* _Work task_
Each line below containing the word "burst" needs to be shown.
##### Task inputs #####
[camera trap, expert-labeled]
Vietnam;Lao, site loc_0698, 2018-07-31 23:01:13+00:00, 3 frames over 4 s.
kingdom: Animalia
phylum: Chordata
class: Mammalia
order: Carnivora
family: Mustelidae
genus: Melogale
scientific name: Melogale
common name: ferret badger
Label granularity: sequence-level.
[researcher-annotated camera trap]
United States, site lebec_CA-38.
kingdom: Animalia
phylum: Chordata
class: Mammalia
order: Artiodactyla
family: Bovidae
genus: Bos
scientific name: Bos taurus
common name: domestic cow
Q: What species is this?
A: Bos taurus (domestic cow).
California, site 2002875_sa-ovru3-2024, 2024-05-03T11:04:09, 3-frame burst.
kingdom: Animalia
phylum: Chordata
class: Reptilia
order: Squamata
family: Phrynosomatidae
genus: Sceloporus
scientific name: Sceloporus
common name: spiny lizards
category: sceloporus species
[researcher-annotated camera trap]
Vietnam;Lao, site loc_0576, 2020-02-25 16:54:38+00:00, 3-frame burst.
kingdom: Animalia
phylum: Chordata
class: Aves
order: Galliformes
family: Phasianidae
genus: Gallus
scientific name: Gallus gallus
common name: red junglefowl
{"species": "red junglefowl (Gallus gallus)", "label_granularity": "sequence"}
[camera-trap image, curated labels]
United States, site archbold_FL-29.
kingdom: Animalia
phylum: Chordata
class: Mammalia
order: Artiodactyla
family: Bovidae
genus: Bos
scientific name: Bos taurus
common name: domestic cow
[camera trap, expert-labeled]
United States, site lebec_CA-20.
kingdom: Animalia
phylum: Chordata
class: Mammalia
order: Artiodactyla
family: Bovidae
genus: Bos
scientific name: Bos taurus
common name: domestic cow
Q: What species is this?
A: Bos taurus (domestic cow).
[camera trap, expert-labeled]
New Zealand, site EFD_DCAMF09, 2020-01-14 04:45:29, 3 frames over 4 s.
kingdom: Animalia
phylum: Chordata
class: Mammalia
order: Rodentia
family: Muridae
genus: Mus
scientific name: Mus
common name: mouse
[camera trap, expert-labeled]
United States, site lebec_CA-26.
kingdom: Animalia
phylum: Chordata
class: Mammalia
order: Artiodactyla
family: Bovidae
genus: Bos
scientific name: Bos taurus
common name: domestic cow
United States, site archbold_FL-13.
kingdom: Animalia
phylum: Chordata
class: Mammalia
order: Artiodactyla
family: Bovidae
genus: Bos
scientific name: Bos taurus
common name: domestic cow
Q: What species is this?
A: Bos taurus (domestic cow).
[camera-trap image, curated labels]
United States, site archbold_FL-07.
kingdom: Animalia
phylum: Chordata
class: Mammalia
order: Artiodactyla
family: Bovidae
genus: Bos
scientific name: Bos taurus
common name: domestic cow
#####
* _Output below_
California, site 2002875_sa-ovru3-2024, 2024-05-03T11:04:09, 3-frame burst.
Vietnam;Lao, site loc_0576, 2020-02-25 16:54:38+00:00, 3-frame burst.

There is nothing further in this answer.